MERYEM GAYBERİ

MERYEM GAYBERİ

13 Mayıs 2014, Salı

“Sadece bizle olmaz, siz de sövün!”

Yıllarca avukatları, doktorları, öğretmenleri vs. mesleklerinden dolayı kutsayan anlayış yine hortladı. Şimdi varsa yoksa basın sektörü kutsanmaya başladı.

Her meslek kendine göre zorluğu olan ve rızkı için çalışan her emekçi için onurlu bir uğraşıdır.

Yüz binlerce taşeron işçiye, milyonlarca asgari ücretliye ve emekliye gösterilmeyen alakanın sadece basın emekçilerine gösteriliyormuş gibi yapılması da ayrı bir çelişki.

***

Türkiye'yi uluslararası alanda "Diktatörlükmüş" gibi göstermek için son yıllarda "Basın özgür değil" argümanına sarıldı bazıları. Birbirileri ile 'Paralel' zihniyette Başbakan düşmanlığı yapanların son buluşma noktası da burası oldu.

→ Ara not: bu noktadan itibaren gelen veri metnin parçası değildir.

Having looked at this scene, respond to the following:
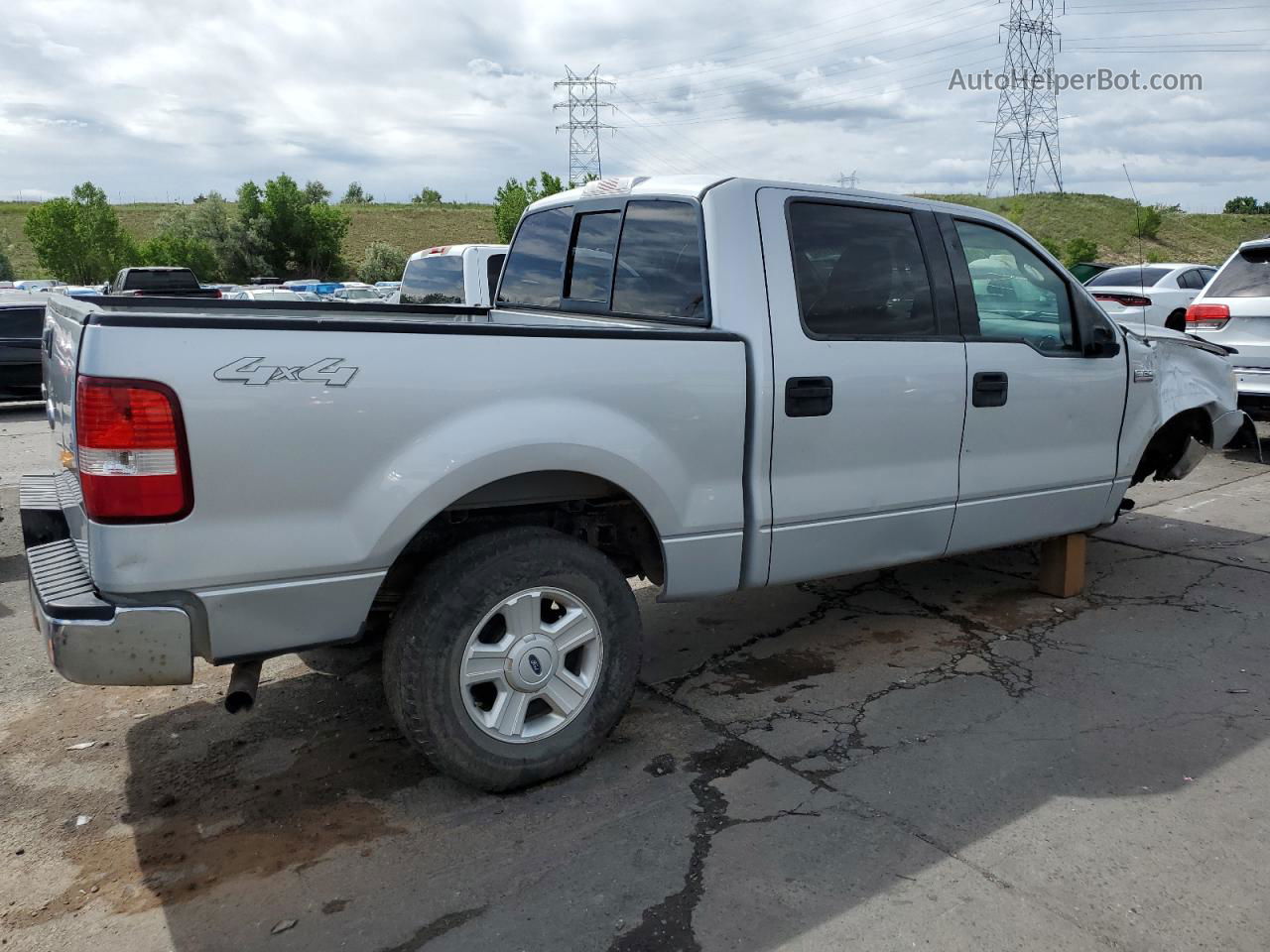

"Örgütünün propagandası için 4 yaprak fotokopi çıktısını zımbalayan, künyesine kendini Yazı işleri Müdürü olarak yazan ve ardından karakol basan, Molotof atan kişileri de gazeteci saymak ne derece etik?" diye sordum.

Bu konudaki yazımın altına yorum yazan biri şöyle diyor mesela: "Sadece sarı basın kartı taşıyanlar mı gazetecidir?"

Tamam, işte onu diyorum ben de. Benim de sarı basın kartım yok. Dilim döndüğünce düşüncelerimi yazmaya çalışıyorum. "Evrensel" diye bahsettiğiniz çerçevede 'şiddet diline' mahkûm olmadan da yapılabilir bu.

Diğer birkaç yorum da şöyle özetlenebilecek durumda: "Tamam onlarca televizyon kanalından, gazeteden veya sosyal medyadan Hükümet'e sövüp hakaret edebiliyoruz ama siz bunu kendi gazetenizde yapın bakın ne oluyor?" diyorlar.

***

Bu acizlik midir, paradoks mudur siz söyleyin. Yani her gazeteden her köşeden her televizyondan her mecradan Başbakan'a ve Hükümet'e sövülmesini, hakaret edilmesini istiyorlar.

Kendi köşelerinden ettikleri hakareti yetersiz bulup, Hükümet'in icraatlarını destekleyen kalemlerden bile böyle bir beklenti içine giriyorlar.

Kendi örgüt liderlerine, holding patronlarına, yakın durdukları parti başkanlarına, cemaat liderlerine, kanaat önderlerine vs. kendi gazetelerinde en küçük bir imada dahi bulunamayanlar, iktidarı desteklediğini söyleyen insanlardan sevdikleri insanlara hakaret etmesini bekliyor.

Bu beklenti bile "Hükümet düşmanı" cephedeki çaresizliği, ezikliği ve yenilmişliği göstermeye yeter!